Your objective
Copy every line of the entries that has the string "charset" in it.

[Source texts of formatted documents]
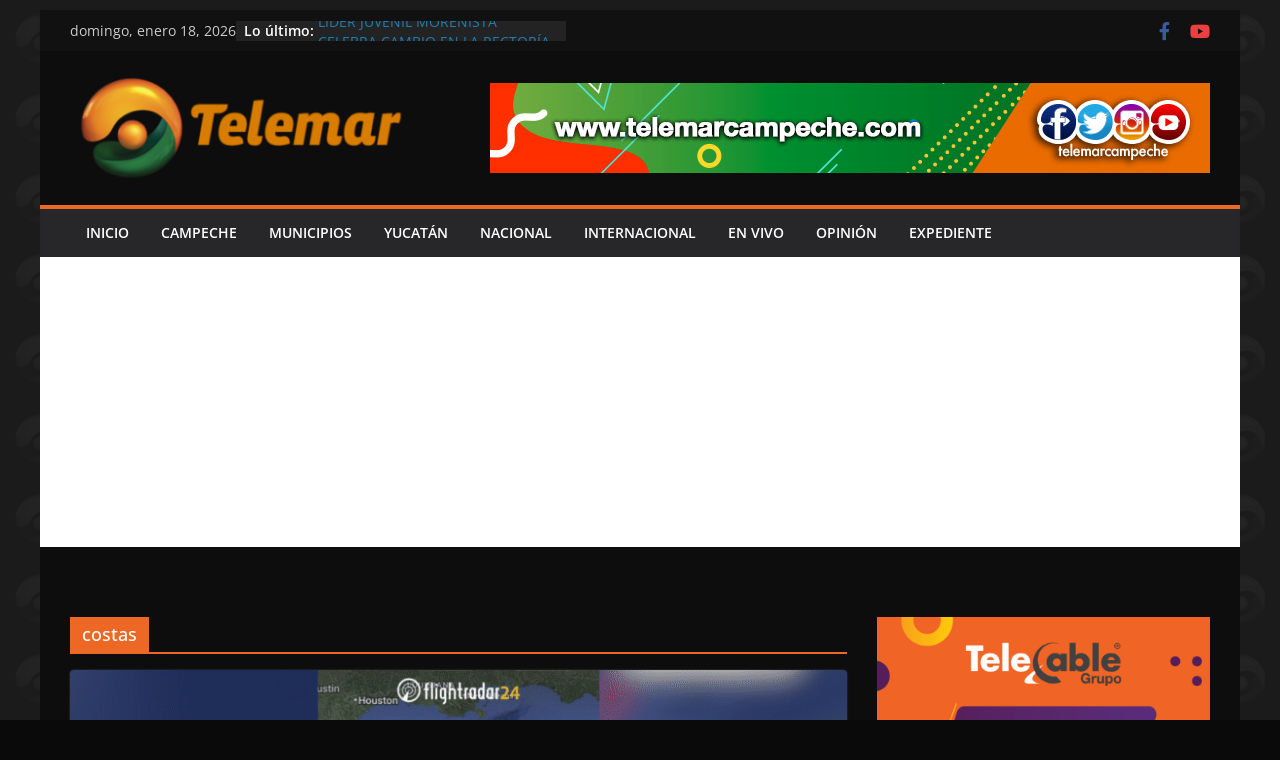

--- FILE ---
content_type: text/html; charset=utf-8
request_url: https://www.google.com/recaptcha/api2/aframe
body_size: 265
content:
<!DOCTYPE HTML><html><head><meta http-equiv="content-type" content="text/html; charset=UTF-8"></head><body><script nonce="9Ca61XofUSewdvyok403Vw">/** Anti-fraud and anti-abuse applications only. See google.com/recaptcha */ try{var clients={'sodar':'https://pagead2.googlesyndication.com/pagead/sodar?'};window.addEventListener("message",function(a){try{if(a.source===window.parent){var b=JSON.parse(a.data);var c=clients[b['id']];if(c){var d=document.createElement('img');d.src=c+b['params']+'&rc='+(localStorage.getItem("rc::a")?sessionStorage.getItem("rc::b"):"");window.document.body.appendChild(d);sessionStorage.setItem("rc::e",parseInt(sessionStorage.getItem("rc::e")||0)+1);localStorage.setItem("rc::h",'1768721041627');}}}catch(b){}});window.parent.postMessage("_grecaptcha_ready", "*");}catch(b){}</script></body></html>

Output for this task
content_type: text/html; charset=utf-8
<!DOCTYPE HTML><html><head><meta http-equiv="content-type" content="text/html; charset=UTF-8"></head><body><script nonce="9Ca61XofUSewdvyok403Vw">/** Anti-fraud and anti-abuse applications only. See google.com/recaptcha */ try{var clients={'sodar':'https://pagead2.googlesyndication.com/pagead/sodar?'};window.addEventListener("message",function(a){try{if(a.source===window.parent){var b=JSON.parse(a.data);var c=clients[b['id']];if(c){var d=document.createElement('img');d.src=c+b['params']+'&rc='+(localStorage.getItem("rc::a")?sessionStorage.getItem("rc::b"):"");window.document.body.appendChild(d);sessionStorage.setItem("rc::e",parseInt(sessionStorage.getItem("rc::e")||0)+1);localStorage.setItem("rc::h",'1768721041627');}}}catch(b){}});window.parent.postMessage("_grecaptcha_ready", "*");}catch(b){}</script></body></html>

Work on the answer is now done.